• Exercise objective: Report how many lines in the rows below contain the string "xmlns". Give only the number.

• Stored rows:
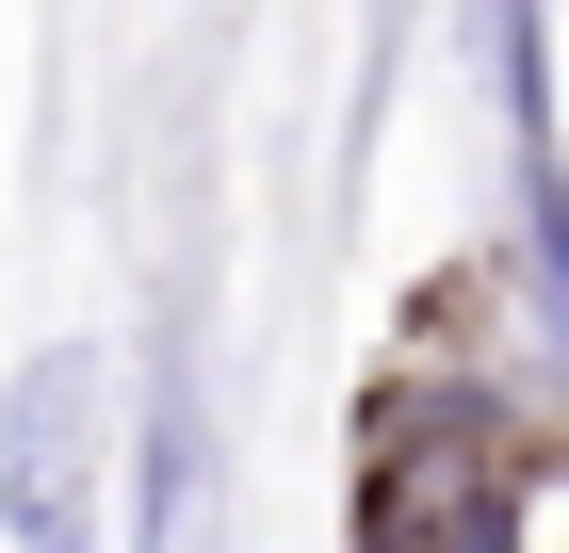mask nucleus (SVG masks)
Masks as SVG:
<instances>
[{"instance_id": "obj_2", "label": "nucleus", "mask_w": 569, "mask_h": 553, "mask_svg": "<svg viewBox=\"0 0 569 553\" xmlns=\"http://www.w3.org/2000/svg\"><path fill=\"white\" fill-rule=\"evenodd\" d=\"M98 488H114V375H98V342H33L17 391H0V537L82 553Z\"/></svg>"}, {"instance_id": "obj_1", "label": "nucleus", "mask_w": 569, "mask_h": 553, "mask_svg": "<svg viewBox=\"0 0 569 553\" xmlns=\"http://www.w3.org/2000/svg\"><path fill=\"white\" fill-rule=\"evenodd\" d=\"M358 553H521V440L472 391H391L358 456Z\"/></svg>"}]
</instances>
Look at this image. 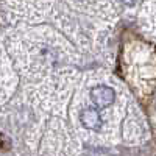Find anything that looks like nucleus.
<instances>
[{
    "label": "nucleus",
    "instance_id": "obj_1",
    "mask_svg": "<svg viewBox=\"0 0 156 156\" xmlns=\"http://www.w3.org/2000/svg\"><path fill=\"white\" fill-rule=\"evenodd\" d=\"M114 98H115V94L109 86L100 84V86L92 87V90H90V100H92V103L97 108H108L114 101Z\"/></svg>",
    "mask_w": 156,
    "mask_h": 156
},
{
    "label": "nucleus",
    "instance_id": "obj_2",
    "mask_svg": "<svg viewBox=\"0 0 156 156\" xmlns=\"http://www.w3.org/2000/svg\"><path fill=\"white\" fill-rule=\"evenodd\" d=\"M80 120H81L84 128L92 129V131H98L101 128V117H100V112L95 108L83 109L81 114H80Z\"/></svg>",
    "mask_w": 156,
    "mask_h": 156
},
{
    "label": "nucleus",
    "instance_id": "obj_3",
    "mask_svg": "<svg viewBox=\"0 0 156 156\" xmlns=\"http://www.w3.org/2000/svg\"><path fill=\"white\" fill-rule=\"evenodd\" d=\"M122 3H125V5H128V6H131V5H134L136 3V0H120Z\"/></svg>",
    "mask_w": 156,
    "mask_h": 156
}]
</instances>
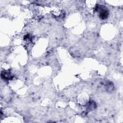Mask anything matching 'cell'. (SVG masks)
Masks as SVG:
<instances>
[{"label": "cell", "instance_id": "1", "mask_svg": "<svg viewBox=\"0 0 123 123\" xmlns=\"http://www.w3.org/2000/svg\"><path fill=\"white\" fill-rule=\"evenodd\" d=\"M100 11H101V12H100V14H99L100 18H102L103 19L106 18L108 16V10L104 9H102Z\"/></svg>", "mask_w": 123, "mask_h": 123}]
</instances>
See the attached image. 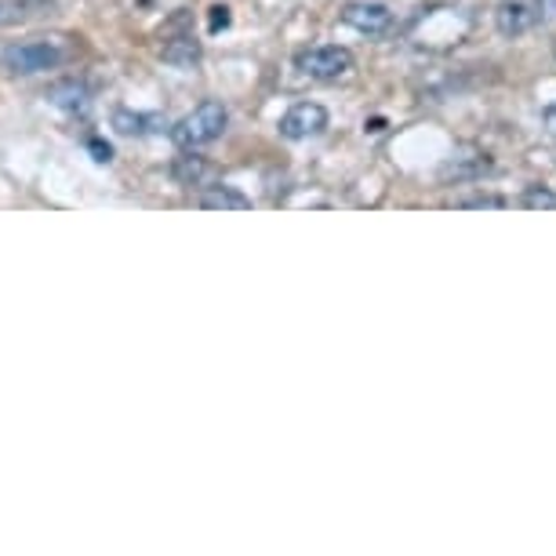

• Completed exercise: 5